Equité, formule, des favoris absents: les parallèles de la discorde

Et que dire des qualifications de ce même parallèle? Jusqu’ici, celles-ci se déroulaient sur deux manches, avec le cumul des temps des parcours bleu et rouge. Voilà que la FIS décide, au dernier moment, que chaque athlète ne dispute qu’une descente, répartissant les coureurs sur les deux parcours. Les huit meilleurs athlètes de chaque série étant alors qualifiés. Gare à ceux qui se retrouvent du côté le plus relevé… “Toutes ces modifications, c’est un peu limite pour avoir sa place au calendrier de la Coupe du monde, lance d’ailleurs franchement la technicienne valaisanne Camille Rast. On se pose aussi des questions si ça fait sens, surtout quand on regarde que plusieurs favorites ne sont pas présentes.”

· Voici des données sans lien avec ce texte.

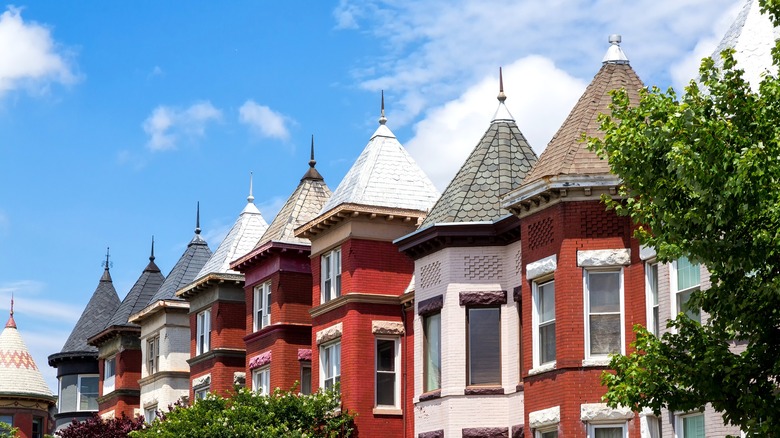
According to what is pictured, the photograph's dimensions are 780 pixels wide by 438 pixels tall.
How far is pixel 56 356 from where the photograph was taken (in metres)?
71.2

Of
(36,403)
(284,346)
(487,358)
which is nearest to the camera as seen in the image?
(487,358)

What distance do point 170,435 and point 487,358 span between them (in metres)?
11.1

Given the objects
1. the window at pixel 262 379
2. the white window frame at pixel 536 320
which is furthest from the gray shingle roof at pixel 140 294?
the white window frame at pixel 536 320

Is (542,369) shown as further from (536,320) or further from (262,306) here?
(262,306)

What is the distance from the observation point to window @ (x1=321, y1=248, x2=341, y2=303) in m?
42.7

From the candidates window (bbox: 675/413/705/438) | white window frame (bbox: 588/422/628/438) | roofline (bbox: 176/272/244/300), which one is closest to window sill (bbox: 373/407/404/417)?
white window frame (bbox: 588/422/628/438)

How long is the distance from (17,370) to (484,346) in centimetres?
5790

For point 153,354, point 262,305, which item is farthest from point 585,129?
point 153,354

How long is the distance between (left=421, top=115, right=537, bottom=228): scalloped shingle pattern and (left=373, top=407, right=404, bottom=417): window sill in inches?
241

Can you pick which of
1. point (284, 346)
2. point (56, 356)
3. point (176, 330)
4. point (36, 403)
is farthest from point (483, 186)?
point (36, 403)

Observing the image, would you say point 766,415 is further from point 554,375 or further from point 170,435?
point 170,435

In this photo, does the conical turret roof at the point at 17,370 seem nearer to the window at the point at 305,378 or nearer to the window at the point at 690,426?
the window at the point at 305,378

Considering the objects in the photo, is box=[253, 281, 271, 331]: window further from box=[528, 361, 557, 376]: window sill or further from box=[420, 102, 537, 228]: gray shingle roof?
box=[528, 361, 557, 376]: window sill

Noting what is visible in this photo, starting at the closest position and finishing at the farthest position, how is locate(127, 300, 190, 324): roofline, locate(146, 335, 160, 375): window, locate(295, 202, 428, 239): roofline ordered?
locate(295, 202, 428, 239): roofline < locate(127, 300, 190, 324): roofline < locate(146, 335, 160, 375): window
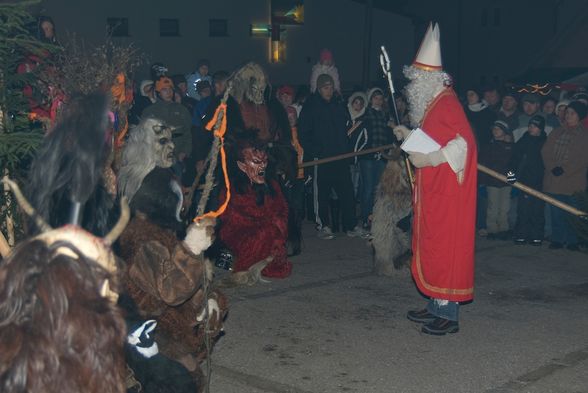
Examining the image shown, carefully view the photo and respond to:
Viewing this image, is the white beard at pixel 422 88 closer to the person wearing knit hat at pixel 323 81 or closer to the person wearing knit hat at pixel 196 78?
the person wearing knit hat at pixel 323 81

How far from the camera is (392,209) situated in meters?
9.16

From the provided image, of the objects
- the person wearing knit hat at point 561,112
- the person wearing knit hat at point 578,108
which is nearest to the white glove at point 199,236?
the person wearing knit hat at point 578,108

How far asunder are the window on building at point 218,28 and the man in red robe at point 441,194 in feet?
98.1

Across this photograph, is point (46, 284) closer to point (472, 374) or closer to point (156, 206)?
point (156, 206)

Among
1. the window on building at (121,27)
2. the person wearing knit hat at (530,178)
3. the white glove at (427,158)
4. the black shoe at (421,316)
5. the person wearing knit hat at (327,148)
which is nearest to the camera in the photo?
the white glove at (427,158)

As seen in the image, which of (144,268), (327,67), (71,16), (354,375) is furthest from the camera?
(71,16)

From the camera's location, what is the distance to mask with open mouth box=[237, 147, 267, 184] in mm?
9281

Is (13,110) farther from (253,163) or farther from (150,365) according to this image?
(253,163)

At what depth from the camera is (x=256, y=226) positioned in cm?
930

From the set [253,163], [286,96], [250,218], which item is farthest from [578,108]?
[286,96]

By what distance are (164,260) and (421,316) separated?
11.0 ft

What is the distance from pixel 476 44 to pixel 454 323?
40.3 meters

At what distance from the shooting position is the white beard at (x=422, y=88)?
7.49 m

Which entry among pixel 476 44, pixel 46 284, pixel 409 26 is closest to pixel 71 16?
pixel 409 26
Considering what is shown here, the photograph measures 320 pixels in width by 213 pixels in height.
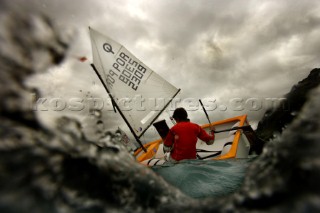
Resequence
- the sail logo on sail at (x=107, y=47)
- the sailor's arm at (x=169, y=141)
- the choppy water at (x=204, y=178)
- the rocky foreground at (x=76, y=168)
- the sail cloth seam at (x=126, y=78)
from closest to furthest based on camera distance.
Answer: the rocky foreground at (x=76, y=168), the choppy water at (x=204, y=178), the sailor's arm at (x=169, y=141), the sail cloth seam at (x=126, y=78), the sail logo on sail at (x=107, y=47)

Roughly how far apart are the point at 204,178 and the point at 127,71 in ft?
18.1

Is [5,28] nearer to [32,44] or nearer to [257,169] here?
[32,44]

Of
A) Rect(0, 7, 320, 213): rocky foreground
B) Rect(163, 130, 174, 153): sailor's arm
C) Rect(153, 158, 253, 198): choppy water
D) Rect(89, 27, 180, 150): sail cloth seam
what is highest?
Rect(89, 27, 180, 150): sail cloth seam

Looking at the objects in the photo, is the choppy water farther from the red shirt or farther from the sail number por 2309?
the sail number por 2309

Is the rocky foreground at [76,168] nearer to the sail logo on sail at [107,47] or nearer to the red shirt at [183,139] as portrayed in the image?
the red shirt at [183,139]

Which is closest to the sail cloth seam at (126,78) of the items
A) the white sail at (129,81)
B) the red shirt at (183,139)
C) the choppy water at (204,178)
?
the white sail at (129,81)

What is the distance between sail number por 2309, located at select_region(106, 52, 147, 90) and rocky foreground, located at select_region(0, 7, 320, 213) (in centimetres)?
600

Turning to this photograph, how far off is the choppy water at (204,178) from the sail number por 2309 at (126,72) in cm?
427

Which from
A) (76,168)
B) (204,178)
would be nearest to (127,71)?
(204,178)

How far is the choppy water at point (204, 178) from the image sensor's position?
9.75 feet

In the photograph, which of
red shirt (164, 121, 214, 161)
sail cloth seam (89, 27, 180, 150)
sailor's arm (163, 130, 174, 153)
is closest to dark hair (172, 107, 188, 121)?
red shirt (164, 121, 214, 161)

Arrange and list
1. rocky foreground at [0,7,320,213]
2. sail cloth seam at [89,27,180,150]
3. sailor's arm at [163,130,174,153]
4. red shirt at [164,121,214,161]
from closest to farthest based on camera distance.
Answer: rocky foreground at [0,7,320,213] → red shirt at [164,121,214,161] → sailor's arm at [163,130,174,153] → sail cloth seam at [89,27,180,150]

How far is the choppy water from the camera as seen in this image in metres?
2.97

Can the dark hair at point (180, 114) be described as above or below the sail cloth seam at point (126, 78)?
below
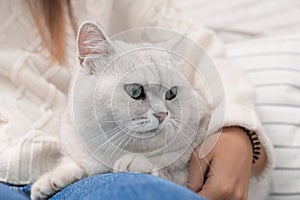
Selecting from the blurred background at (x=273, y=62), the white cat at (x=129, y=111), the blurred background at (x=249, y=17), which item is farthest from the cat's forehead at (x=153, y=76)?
the blurred background at (x=249, y=17)

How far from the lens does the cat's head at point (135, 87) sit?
638mm

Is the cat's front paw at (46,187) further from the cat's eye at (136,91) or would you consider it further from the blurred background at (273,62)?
the blurred background at (273,62)

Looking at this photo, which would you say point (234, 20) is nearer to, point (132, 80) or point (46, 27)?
point (46, 27)

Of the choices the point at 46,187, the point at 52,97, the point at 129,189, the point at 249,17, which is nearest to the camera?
the point at 129,189

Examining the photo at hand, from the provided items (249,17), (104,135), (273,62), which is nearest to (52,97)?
(104,135)

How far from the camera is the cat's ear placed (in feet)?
2.11

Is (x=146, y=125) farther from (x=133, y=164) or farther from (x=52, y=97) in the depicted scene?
(x=52, y=97)

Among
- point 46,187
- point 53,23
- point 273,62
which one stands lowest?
point 46,187

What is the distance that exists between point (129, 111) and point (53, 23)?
0.33 metres

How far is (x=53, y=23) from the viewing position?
902 mm

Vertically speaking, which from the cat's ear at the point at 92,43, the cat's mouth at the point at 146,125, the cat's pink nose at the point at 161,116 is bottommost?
the cat's mouth at the point at 146,125

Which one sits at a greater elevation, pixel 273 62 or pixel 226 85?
pixel 273 62

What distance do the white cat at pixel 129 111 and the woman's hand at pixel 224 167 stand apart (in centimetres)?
3

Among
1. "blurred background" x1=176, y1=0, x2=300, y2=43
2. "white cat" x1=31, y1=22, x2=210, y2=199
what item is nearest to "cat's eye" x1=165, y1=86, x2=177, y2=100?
"white cat" x1=31, y1=22, x2=210, y2=199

Ce n’est pas un hasard si la nouvelle discipline est snobée: entre un manque d’équité flagrant, un calendrier surchargé et une compétition hybride qui se cherche entre géant et slalom. “Je ne suis pas sûr que ça c’est l’avenir de notre sport. On fait des demi-courbes, on a l’impression d’être en 1965. Franchement, je ne crois pas que ça attire le public de regarder ce qu’on a fait aujourd’hui (mardi)”, analyse Justin Murisier, alors que Camille Rast estime que “ce type d’épreuve est davantage orienté skicross que ski alpin”. Les skis sont prévus pour le géant, mais les virages sont plus serrés, alors…

Pas de spectacle, peu d’audience

“On essaie de trouver des solutions, mais on estime que l’on reçoit trop de critiques”, se plaignait mardi soir Markus Waldner, le responsable de la Coupe du monde masculine, lors de la réunion des chefs d’équipe à propos du parallèle. Qu’importe, de plus en plus de voix s’élèvent sur le Cirque blanc pour tout simplement rayer la discipline, ainsi que le combiné d’un planning déjà bien plein. D’autant plus que se pose la question de la publicité qu’offrent véritablement ces deux épreuves au ski alpin lorsque l’on voit le spectacle sur la piste et les audiences télévisuelles bien moins importantes que pour les compétitions traditionnelles.

Les prochaines semaines seront animées dans les couloirs d’Oberhofen, au siège de la FIS, sur les bords du Lac de Thoune.